La dernière édition des «Chiffres clés de la justice » (2013) recense, dans les 210 conseils de l’Hexagone, quelque 188000 affaires terminées dont 29500 référés. Le nombre de différends portés en justice accuse ainsi une chute de 8,5% par rapport à la période précédente. Une tendance dont l’ex-ministre du Travail, Michel Sapin, s’était félicité, pronostiquant le désengorgement des tribunaux du travail. En réalité, la diminution du nombre d’affaires se traduit par des traitements à peine plus rapides. La durée moyenne de règlement des dossiers est passée de 11,9 à 11,3 mois. Même les référés, de plus en plus nombreux, s’avèrent complexes et lents, ne se dénouant qu’au bout de deux mois environ, là où quelques semaines suffisaient. Et encore, les durées sur le fond varient de 15 à 16 mois au niveau national.
Par ailleurs, il n’est pas rare que des affaires traînent jusqu’à deux ans et demi, voire trois.À tel point que certains tribunaux signent des conventions avec les avocats afin que les parties en présence œuvrent à l’accélération des procédures. C’est le cas à Caen où, en 2012, le président du conseil de prud’hommes, Jean-Marie Autin, et son vice-président, Robert Rousso, ont passé une convention avec l’ordre des avocats au barreau de la ville représenté par la bâtonnière Ariane Weben.
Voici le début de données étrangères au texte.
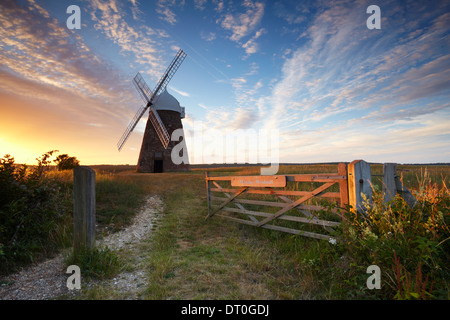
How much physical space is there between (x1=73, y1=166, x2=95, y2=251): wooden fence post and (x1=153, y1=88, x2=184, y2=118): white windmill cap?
945 inches

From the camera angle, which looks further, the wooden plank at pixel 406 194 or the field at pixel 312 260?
the wooden plank at pixel 406 194

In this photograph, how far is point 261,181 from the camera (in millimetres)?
6074

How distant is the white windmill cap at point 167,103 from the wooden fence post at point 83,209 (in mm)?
23996

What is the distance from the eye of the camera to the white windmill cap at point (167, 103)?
27156 millimetres

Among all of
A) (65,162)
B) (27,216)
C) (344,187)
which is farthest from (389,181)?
(65,162)

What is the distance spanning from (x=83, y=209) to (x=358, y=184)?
225 inches

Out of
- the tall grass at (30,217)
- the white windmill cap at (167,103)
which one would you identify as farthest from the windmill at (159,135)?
the tall grass at (30,217)

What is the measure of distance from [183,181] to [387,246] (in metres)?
16.2

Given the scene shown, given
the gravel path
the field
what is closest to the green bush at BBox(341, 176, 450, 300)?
the field

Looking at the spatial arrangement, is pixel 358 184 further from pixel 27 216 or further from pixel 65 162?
pixel 65 162

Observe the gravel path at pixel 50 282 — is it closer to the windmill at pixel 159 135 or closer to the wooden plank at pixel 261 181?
the wooden plank at pixel 261 181

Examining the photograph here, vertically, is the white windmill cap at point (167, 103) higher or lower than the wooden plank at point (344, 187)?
higher

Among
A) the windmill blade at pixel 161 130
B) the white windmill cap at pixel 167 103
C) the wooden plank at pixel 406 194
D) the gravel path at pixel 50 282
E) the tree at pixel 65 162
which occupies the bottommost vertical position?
the gravel path at pixel 50 282
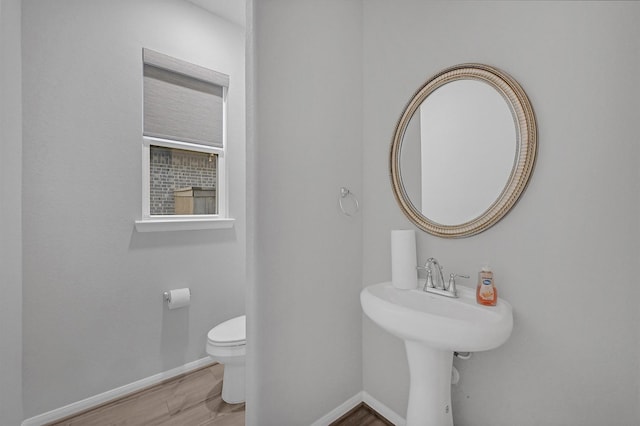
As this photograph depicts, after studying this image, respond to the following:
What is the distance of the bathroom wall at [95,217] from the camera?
153 cm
Il a été convenu de « réduire le délai entre la première audience devant le bureau de jugement et celle où l’affaire est plaidée ». Cela limite le nombre de renvois potentiels. Les signataires du texte décident aussi de « tenir compte des contingences liées à la communication des pièces entre les parties ainsi qu’à l’instruction du dossier, variable selon son niveau de difficulté, dans le respect du contradictoire ; d’encourager, à tous les stades de la procédure, la recherche de la conciliation». Et sauf circonstances exceptionnelles, aucun renvoi n’est accordé. Le deal, efficace, donne des idées à d’autres juridictions du travail qui pourraient s’en inspirer.
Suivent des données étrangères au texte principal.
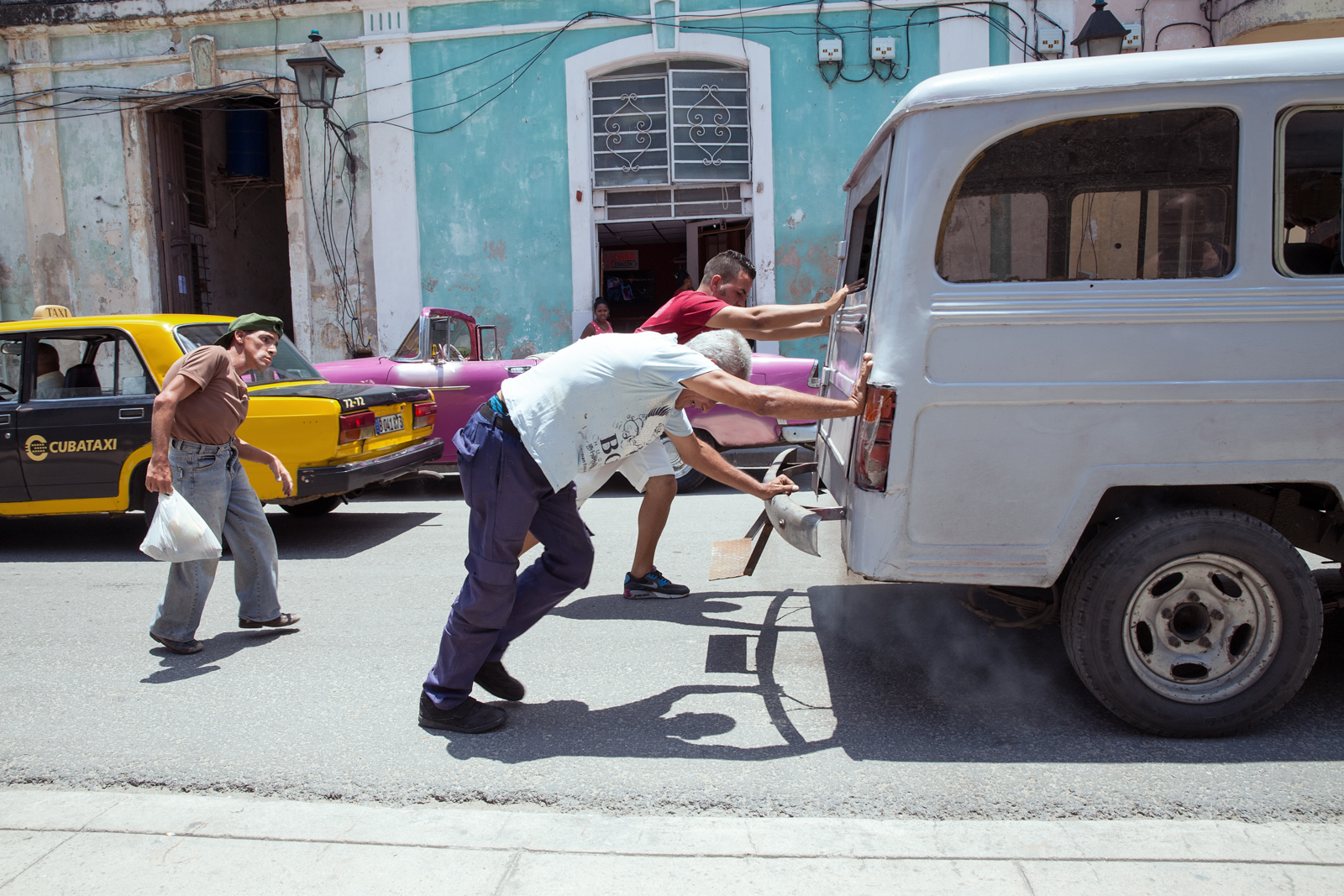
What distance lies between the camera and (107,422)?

Toutefois, cela n’enlève rien à la ténacité de certains plaignants qui préfèrent jouer les prolongations. Le taux d’appel sur les jugements au fond dépasse 62% pour les conseils de prud’hommes en première instance. Car le désengorgement relatif a un effet secondaire : les juges semblent enclins à standardiser les indemnisations, tout en tenant compte de la gravité des torts et de l’ancienneté du salarié dans son poste. Ce qui frustre les protagonistes dans bien des cas, les incitant à poursuivre les procédures.